» Source extract
☆ ☆ ☆ ☆

In their two-day election on March 26-28, sixty million eligible Egyptian voters may cast their ballots for president. Their options have been systematically winnowed down. The incumbent Abdul Fatteh-El Sisi, 63, who has been president since 2014 after ousting the Islamic Brotherhood’s Mohamad Morsi in a military coup; and his lone challenger – albeit in name alone – Moussa Mostafa Mousa, head of the Ghad Party. He is an El-Sisi loyalist and put his name down for the nomination minutes before the deadline to save the president from being the sole candidate.
His solitary status as the only viable candidate makes El-Sisi isolated personally and politically in Egypt’s political and military landscape. Many observers believe he would have won the election had he taken the chance on a fair run, without removing his few rivals. And so he missed an opportunity to pump fresh blood into Egyptian politics and broaden is base of power.
Ahmad Shafiq, 76, former Air Force chief and President Hosni Mubarak’s last prime minister before his overthrow in 2011, announced his candidacy from exile in the United Arab Emirates. He recanted after returning home on Jan. 7, when threatened with prosecution for sexual perversion and corruption.

☆ ☆ ☆ ☆

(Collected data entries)

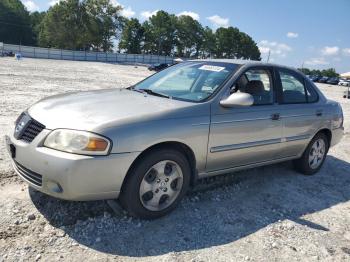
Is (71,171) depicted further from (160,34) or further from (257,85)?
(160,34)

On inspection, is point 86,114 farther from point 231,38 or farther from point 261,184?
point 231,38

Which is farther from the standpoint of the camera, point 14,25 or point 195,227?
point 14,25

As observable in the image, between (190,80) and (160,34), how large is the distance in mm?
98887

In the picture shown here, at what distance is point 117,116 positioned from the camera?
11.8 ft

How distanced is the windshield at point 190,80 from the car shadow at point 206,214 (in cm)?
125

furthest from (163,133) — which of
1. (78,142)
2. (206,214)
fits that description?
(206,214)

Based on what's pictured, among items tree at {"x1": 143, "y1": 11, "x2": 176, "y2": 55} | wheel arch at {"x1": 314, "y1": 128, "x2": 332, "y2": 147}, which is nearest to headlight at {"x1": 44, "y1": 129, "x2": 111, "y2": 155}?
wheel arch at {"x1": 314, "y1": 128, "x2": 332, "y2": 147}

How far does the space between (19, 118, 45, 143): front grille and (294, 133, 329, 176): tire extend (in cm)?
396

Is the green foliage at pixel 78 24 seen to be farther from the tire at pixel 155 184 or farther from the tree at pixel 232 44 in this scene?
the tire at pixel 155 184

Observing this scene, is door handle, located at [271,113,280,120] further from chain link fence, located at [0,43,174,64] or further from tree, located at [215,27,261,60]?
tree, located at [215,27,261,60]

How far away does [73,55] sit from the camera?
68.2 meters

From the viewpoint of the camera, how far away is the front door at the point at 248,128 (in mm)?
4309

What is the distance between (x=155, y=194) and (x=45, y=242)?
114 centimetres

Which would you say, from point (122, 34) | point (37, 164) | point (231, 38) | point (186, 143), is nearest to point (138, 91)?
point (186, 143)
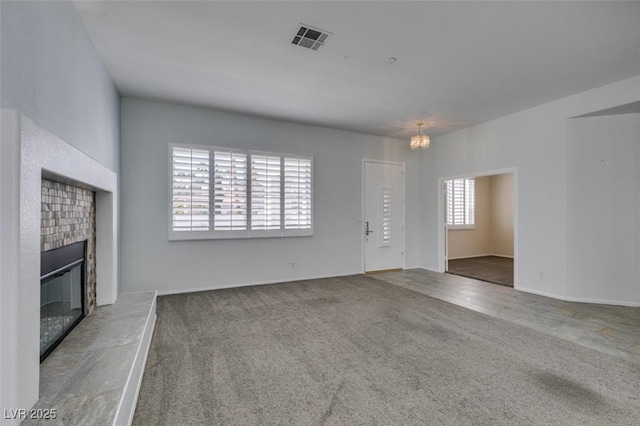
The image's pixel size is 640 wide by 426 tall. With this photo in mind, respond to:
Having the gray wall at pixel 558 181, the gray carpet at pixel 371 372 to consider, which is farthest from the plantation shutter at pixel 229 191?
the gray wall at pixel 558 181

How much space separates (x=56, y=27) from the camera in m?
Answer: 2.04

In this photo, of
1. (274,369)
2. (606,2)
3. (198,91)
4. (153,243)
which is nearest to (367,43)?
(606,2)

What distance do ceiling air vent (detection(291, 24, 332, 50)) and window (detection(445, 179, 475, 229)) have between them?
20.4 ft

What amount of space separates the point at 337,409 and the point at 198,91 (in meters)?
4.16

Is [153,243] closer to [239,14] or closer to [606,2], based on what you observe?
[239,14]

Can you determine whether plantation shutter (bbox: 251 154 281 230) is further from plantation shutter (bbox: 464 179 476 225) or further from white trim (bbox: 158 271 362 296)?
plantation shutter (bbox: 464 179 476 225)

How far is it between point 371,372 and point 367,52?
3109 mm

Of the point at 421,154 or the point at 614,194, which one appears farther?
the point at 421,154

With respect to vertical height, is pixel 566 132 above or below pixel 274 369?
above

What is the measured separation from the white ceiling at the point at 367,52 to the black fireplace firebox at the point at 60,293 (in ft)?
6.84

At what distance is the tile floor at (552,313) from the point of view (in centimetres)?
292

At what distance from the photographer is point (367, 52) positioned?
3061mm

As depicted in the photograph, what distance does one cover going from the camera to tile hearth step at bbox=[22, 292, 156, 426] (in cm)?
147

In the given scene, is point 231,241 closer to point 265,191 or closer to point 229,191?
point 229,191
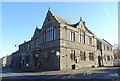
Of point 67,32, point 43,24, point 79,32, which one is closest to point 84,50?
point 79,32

☆ ☆ ☆ ☆

» What is needed
Continue the article on Egypt's March presidential election, picking up after its final sentence.

» Answer to this exercise
Another would-be candidate was Gen. Sami Anan, 69, Chief of Staff of the Armed Forces from 2005 until he retired in Aug. 2012. On Jen. 22, his home was surrounded by military police and he was arrested on the charges of breaking Egyptian law by “announcing his intention to run without first obtaining authorization from the military or terminating his service, of inciting against the military and of forging official documents stating his military service had ended.”
The two former generals ought to have taken note of what happened to a fellow officer when he tried not too long ago to test the ground for challenging El-Sisi. In December 2017, Army Col. Ahmed Konsowa was sentenced to six years in prison on the same grounds as Gen. Anan.
President El-Sisi may discover that he has caused himself substantial damage in three vital spheres:
- Although he came from the ranks of the military and rose to power with their support, a core of opposition is growing among the officers and creating an environment ripe for a military putsch against him. Most of Egypt’s rulers have come to power in military coups, which are endemic in Egyptian politics.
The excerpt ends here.